**What you should do:** Put every line of the records into a JSON list of strings, one string per line, omitting blank lines.

═════ Material for the task

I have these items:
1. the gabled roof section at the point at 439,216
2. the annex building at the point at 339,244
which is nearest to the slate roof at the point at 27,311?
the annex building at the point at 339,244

══════════

**Solution for this task:**
[
  "I have these items:",
  "1. the gabled roof section at the point at 439,216",
  "2. the annex building at the point at 339,244",
  "which is nearest to the slate roof at the point at 27,311?",
  "the annex building at the point at 339,244"
]